If you’re starting over with a new partner, you can be whoever you want from the outset. No history. No preconceived notions. If you’ve been in a longtime, conservative sexual relationship, and you’d like to bump it up a notch, or two, or three, you may be uncomfortable initiating the conversation. Don’t get discouraged. Men are easily led down the garden path, so you can steer the moment into anything you want it to be. No conversation necessary. You just need the confidence and determination to do it.
“YOU’RE THE ONLY NAKED WOMAN IN THE ROOM. HE’S GOING TO LOVE YOU!” —OPRAH WINFREY
A woman I know said she has a great guy, but she wishes he were a bad boy. He doesn’t have the right attitude in the bedroom. Unless he’s sexually hung-up for some reason, I don’t think there’s a man alive who hasn’t fantasized about sex in ways beyond what’s happening in his marital bed. That said, you already have the green light to try something new.

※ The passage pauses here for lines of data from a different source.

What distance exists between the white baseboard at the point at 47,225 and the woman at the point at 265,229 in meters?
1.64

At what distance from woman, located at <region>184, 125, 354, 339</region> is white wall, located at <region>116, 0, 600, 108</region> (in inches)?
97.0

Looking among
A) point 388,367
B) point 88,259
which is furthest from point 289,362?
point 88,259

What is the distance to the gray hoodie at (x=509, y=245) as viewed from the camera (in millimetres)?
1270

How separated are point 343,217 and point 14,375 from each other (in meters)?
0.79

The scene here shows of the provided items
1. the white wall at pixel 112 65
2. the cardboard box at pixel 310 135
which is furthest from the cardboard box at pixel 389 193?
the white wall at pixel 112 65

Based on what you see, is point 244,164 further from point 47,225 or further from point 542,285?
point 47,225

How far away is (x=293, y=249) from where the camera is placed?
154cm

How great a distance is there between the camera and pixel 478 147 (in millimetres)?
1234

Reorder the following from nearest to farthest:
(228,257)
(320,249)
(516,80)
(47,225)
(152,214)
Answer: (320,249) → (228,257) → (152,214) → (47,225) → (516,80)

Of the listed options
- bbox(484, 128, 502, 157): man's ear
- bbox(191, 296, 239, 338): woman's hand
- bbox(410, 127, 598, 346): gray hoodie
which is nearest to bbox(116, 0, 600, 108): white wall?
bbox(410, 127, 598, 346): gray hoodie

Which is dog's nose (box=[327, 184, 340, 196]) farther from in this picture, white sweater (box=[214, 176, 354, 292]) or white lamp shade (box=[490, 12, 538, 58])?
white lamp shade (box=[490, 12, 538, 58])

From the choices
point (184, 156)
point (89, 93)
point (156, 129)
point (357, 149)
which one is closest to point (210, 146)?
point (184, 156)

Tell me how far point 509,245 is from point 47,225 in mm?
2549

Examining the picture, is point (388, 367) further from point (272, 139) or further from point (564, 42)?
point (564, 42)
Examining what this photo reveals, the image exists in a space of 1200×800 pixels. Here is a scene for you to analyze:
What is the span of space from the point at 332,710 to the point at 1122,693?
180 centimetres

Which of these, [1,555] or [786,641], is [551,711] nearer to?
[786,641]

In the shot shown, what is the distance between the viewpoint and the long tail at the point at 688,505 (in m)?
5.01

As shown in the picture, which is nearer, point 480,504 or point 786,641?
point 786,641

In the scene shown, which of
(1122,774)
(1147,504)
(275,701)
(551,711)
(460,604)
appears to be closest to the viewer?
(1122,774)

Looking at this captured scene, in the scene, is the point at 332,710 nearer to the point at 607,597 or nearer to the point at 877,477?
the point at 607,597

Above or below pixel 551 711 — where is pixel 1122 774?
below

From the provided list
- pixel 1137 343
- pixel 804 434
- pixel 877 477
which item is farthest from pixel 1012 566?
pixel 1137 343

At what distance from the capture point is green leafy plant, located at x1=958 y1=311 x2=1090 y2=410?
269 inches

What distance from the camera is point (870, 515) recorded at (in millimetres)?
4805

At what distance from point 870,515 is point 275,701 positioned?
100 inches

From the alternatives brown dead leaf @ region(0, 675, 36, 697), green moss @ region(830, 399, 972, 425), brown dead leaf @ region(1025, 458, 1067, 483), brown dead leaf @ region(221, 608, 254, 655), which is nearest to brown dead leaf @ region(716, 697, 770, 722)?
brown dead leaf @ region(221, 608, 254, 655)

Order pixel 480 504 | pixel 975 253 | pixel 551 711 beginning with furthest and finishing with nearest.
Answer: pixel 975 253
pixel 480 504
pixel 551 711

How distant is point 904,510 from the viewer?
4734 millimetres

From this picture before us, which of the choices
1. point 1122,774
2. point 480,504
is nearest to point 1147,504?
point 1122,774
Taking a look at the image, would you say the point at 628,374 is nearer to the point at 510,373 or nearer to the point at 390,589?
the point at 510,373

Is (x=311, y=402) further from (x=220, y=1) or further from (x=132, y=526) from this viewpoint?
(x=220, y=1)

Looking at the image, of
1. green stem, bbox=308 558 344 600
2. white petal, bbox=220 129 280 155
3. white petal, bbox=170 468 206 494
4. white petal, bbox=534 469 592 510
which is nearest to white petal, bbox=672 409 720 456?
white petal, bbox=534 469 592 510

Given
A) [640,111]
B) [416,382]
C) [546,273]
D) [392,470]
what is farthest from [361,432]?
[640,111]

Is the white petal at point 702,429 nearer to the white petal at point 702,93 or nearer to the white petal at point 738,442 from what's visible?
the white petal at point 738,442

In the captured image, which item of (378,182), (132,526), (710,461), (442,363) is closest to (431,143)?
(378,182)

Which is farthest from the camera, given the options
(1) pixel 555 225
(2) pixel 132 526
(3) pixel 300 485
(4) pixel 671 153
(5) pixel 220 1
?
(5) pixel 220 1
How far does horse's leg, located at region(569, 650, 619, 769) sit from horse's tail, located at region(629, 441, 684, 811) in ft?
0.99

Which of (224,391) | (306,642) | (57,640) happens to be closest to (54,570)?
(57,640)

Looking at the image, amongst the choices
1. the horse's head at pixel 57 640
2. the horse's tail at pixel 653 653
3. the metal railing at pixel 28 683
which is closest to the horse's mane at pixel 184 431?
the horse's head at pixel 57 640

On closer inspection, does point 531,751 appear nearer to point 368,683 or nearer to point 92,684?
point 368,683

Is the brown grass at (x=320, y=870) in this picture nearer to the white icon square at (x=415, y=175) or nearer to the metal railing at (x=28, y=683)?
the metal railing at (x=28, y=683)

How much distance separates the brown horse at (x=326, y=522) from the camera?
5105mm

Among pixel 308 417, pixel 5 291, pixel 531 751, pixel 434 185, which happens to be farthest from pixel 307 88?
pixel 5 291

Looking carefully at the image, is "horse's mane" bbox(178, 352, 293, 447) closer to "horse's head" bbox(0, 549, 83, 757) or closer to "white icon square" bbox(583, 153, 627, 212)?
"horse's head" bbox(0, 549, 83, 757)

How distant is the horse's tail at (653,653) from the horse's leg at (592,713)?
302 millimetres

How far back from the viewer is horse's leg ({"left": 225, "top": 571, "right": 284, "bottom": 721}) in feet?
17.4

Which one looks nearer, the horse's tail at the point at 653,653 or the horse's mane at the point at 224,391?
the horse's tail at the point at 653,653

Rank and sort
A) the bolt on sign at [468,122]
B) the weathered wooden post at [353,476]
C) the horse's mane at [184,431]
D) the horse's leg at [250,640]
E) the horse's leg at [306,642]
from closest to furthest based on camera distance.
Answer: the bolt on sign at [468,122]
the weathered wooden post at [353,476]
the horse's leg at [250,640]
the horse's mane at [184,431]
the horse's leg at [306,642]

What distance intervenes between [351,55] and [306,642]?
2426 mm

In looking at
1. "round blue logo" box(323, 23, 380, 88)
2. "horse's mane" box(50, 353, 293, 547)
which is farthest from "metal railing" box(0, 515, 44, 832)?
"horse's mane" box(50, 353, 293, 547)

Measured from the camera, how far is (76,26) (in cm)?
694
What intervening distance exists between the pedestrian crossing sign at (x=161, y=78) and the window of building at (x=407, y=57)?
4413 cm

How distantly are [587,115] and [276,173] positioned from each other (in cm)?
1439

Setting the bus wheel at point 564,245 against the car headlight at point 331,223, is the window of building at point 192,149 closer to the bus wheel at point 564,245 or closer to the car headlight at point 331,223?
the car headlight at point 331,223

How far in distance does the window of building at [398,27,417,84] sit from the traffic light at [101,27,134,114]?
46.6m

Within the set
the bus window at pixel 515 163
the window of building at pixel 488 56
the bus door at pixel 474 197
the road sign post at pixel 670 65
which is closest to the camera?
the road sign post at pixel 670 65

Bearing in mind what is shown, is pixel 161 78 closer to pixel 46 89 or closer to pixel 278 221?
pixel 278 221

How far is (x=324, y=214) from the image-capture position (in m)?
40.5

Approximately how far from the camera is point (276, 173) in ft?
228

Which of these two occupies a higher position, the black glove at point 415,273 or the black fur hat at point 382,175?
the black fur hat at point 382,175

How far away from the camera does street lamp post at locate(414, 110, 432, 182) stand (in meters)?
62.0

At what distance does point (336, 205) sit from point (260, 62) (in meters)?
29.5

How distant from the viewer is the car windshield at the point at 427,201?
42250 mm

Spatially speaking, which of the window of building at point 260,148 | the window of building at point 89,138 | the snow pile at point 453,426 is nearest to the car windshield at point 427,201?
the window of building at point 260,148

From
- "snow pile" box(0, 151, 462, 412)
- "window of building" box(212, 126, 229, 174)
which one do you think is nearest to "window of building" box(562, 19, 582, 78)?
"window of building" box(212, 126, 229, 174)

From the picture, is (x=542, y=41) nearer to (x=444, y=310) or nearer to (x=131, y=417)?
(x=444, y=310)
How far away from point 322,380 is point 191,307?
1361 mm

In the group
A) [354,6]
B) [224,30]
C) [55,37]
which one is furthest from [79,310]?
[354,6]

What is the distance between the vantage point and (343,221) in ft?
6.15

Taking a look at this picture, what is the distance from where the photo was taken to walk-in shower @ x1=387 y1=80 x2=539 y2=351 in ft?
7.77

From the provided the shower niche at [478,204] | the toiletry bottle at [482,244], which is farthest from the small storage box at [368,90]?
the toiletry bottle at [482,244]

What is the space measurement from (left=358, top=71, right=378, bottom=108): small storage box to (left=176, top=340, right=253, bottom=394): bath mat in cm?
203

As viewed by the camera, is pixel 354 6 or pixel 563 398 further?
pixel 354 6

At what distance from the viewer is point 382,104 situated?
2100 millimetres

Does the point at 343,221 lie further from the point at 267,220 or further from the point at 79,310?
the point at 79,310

If you haven’t done anything other than wham bam in the missionary position, then more than likely, you’re the one who needs to get comfortable with asking for, and demonstrating what you want. Not to stereotype, but men think with their “little brain.” If you’re overweight, missing a breast, or he hasn’t seen this new behavior from you before, it doesn’t matter. The key to being great in bed is enthusiasm! A woman who acts like she’s having fun makes up for extra pounds and any nerves, or lack of confidence. What if you start with something simple like a kiss?
I love Kevin Costner’s line in Bull Durham where he tells Susan Sarandon he believes in “long, slow, deep, soft, wet kisses that last three days.” Softly and gently suck and lick your partner’s lower lip, and don’t let him shift into high gear. I’m betting he’s going to like it, which in turn, will empower you. In case you don’t know it, you already have the power. If he seems surprised and asks, “What are you doing?,” put your finger to his lips, lean in close and whisper, “Just relax and enjoy.”
There are lots of ways to introduce new things that can have big results. Perhaps you start on his ankle, and slowly work your way up the inside of his legs, with your hands and tongue, careful to leave his little brain alone. It doesn’t matter if you don’t know what you’re doing. He’s not going to notice, and you’ll figure it out.
So back to the “good girls are bad girls that haven’t been caught…” Instead of waiting for the bad boy to catch you, or you’re married to a good boy, just reverse it: Good boys are bad boys that haven’t been caught. You don’t need a long lead-in, or an explanation of what and why you’re doing it. Just do it!